Could you repeat the lines of the material verbatim, beginning with the line that contains "Comparing all of" and continuing through the line that contains "pixel 74 80 < pixel 56 200 < pixel 369 207", both included?

>> Begin Extracted entries

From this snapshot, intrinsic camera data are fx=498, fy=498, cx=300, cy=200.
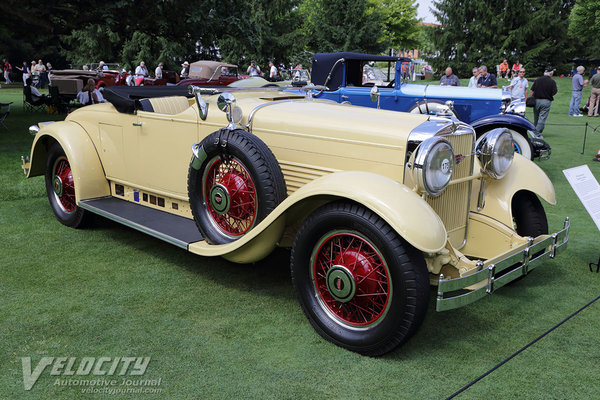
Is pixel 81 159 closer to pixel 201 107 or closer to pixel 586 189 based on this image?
pixel 201 107

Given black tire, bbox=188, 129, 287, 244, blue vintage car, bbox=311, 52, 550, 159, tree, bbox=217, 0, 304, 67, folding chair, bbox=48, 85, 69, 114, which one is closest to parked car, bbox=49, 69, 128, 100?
folding chair, bbox=48, 85, 69, 114

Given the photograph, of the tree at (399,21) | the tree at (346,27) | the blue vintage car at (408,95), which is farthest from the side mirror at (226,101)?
the tree at (399,21)

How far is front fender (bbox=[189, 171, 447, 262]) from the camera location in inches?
101

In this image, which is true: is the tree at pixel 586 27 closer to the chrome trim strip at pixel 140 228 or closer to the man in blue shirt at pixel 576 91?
the man in blue shirt at pixel 576 91

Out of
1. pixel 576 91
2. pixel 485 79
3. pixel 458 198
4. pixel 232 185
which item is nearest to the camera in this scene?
pixel 458 198

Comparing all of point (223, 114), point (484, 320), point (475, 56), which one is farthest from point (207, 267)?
point (475, 56)

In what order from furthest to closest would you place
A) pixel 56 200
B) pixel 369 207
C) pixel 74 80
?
pixel 74 80 < pixel 56 200 < pixel 369 207

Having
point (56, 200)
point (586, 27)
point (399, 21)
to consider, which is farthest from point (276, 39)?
point (56, 200)

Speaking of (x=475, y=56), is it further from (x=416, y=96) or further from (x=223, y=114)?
(x=223, y=114)

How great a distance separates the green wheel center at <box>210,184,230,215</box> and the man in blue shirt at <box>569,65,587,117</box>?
1703cm

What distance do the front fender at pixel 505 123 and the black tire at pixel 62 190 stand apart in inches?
247

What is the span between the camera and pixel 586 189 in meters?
4.05

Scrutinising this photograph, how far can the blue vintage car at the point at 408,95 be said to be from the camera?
8.28 metres

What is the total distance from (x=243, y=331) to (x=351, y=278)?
806mm
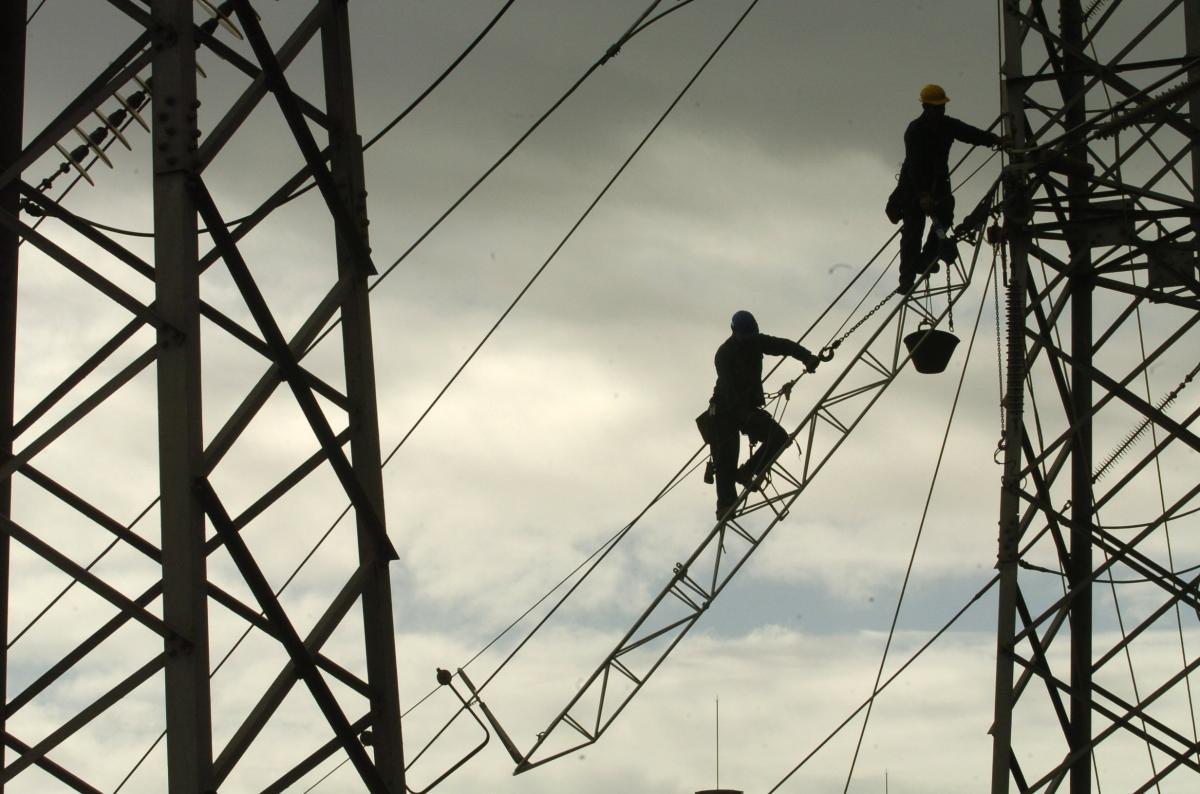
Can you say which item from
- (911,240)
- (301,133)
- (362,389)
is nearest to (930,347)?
(911,240)

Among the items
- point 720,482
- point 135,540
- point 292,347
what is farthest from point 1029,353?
point 135,540

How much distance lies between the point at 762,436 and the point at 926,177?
2.65 m

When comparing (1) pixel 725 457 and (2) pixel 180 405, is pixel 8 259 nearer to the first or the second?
(2) pixel 180 405

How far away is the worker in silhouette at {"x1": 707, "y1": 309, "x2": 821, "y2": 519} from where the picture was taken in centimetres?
1436

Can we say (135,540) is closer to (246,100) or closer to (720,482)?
(246,100)

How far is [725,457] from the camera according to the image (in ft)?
47.8

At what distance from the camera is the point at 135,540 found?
7.84 meters

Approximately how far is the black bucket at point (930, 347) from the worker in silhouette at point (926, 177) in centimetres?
42

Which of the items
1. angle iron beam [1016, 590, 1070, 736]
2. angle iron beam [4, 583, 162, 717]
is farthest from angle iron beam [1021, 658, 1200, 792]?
angle iron beam [4, 583, 162, 717]

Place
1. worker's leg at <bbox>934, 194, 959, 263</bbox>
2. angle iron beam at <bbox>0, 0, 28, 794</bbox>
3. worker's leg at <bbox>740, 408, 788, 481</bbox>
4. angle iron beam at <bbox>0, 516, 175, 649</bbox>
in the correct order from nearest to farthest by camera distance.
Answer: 1. angle iron beam at <bbox>0, 516, 175, 649</bbox>
2. angle iron beam at <bbox>0, 0, 28, 794</bbox>
3. worker's leg at <bbox>934, 194, 959, 263</bbox>
4. worker's leg at <bbox>740, 408, 788, 481</bbox>

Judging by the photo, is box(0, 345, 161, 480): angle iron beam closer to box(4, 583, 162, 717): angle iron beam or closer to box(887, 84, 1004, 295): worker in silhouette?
box(4, 583, 162, 717): angle iron beam

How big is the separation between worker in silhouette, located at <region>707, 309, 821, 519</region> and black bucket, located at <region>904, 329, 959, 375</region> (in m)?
1.31

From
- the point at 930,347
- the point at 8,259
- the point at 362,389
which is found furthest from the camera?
the point at 930,347

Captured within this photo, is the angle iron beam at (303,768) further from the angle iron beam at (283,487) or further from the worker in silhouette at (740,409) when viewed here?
the worker in silhouette at (740,409)
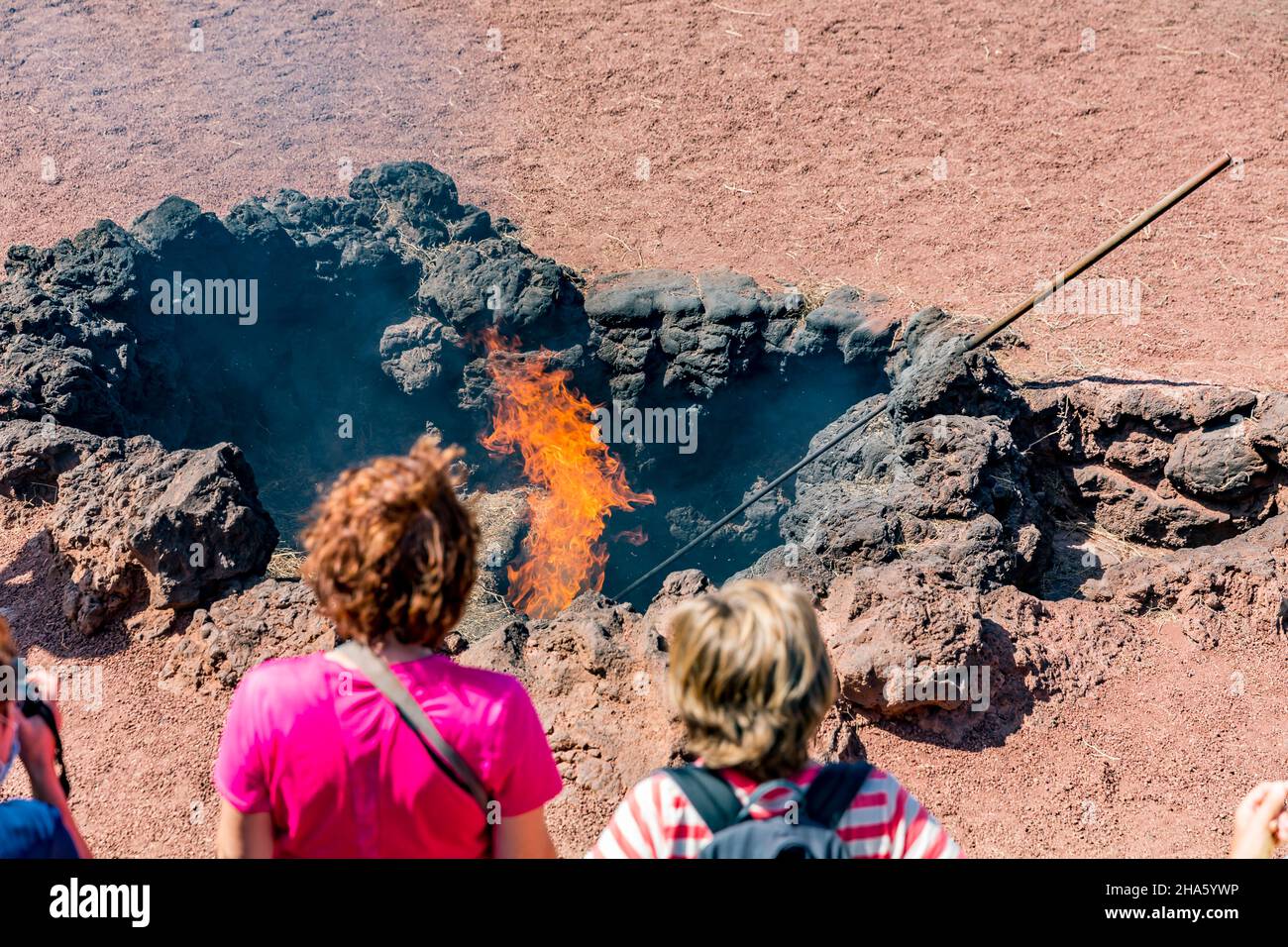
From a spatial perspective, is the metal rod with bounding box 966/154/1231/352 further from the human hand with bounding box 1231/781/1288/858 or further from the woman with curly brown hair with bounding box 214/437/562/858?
the woman with curly brown hair with bounding box 214/437/562/858

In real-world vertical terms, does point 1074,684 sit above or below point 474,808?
below

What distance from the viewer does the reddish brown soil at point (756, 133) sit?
392 inches

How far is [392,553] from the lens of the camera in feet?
7.25

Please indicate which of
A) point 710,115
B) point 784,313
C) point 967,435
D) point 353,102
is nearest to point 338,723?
point 967,435

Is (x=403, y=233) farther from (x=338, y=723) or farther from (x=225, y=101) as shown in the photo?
(x=338, y=723)

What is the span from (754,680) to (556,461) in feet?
22.0

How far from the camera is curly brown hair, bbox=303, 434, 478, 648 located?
2213mm

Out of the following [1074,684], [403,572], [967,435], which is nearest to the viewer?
[403,572]

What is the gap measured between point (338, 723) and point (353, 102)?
1263cm

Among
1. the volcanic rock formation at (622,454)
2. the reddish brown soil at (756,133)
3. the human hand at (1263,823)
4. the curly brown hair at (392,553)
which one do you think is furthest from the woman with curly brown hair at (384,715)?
the reddish brown soil at (756,133)

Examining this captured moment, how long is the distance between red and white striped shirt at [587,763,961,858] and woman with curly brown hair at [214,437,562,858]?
0.32 meters

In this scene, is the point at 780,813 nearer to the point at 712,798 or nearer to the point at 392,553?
the point at 712,798

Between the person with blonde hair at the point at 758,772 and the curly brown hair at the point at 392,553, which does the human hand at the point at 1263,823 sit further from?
the curly brown hair at the point at 392,553

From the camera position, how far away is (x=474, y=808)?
2344 millimetres
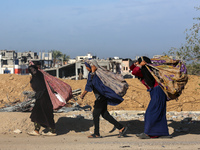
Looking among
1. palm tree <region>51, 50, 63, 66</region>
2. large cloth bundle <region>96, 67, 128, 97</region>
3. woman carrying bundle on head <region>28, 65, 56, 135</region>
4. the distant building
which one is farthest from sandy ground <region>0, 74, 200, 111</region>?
palm tree <region>51, 50, 63, 66</region>

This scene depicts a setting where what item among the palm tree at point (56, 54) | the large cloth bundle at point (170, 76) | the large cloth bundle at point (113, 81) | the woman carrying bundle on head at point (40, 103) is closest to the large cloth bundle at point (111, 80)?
the large cloth bundle at point (113, 81)

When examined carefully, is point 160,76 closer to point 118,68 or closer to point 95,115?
point 95,115

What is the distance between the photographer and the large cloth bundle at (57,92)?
25.1 ft

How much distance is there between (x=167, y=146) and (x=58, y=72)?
3675 centimetres

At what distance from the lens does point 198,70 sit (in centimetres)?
1266

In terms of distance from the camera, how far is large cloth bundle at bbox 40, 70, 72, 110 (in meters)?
7.64

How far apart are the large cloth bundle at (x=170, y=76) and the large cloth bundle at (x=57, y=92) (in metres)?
1.98

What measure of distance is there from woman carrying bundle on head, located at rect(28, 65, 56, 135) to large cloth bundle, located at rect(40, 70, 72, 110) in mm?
111

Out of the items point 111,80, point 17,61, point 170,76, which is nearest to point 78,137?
point 111,80

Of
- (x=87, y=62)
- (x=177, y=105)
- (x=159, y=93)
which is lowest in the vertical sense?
(x=177, y=105)

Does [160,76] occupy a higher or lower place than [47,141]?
higher

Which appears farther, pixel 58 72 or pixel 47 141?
pixel 58 72

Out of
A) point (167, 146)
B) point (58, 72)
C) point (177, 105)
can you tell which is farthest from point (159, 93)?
point (58, 72)

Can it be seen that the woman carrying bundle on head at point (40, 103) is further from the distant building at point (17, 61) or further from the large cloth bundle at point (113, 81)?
the distant building at point (17, 61)
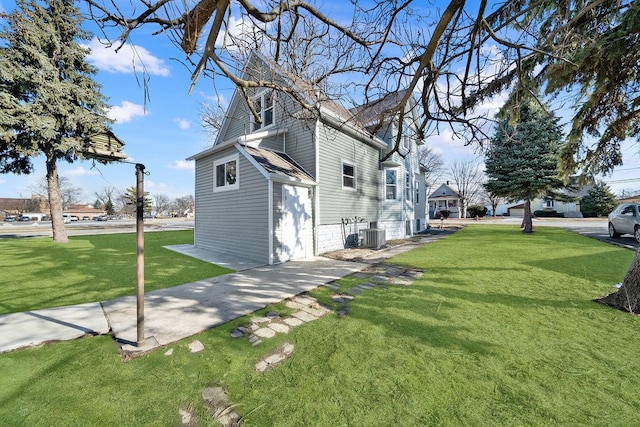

>> End Extracted entries

• [Solution below]:
Comparing all of point (223, 114), point (484, 320), point (475, 56), which one is farthest from point (207, 267)?
point (475, 56)

In what order from furthest to closest would you place
A) pixel 56 200
B) pixel 369 207
C) pixel 74 80
?
pixel 74 80 < pixel 56 200 < pixel 369 207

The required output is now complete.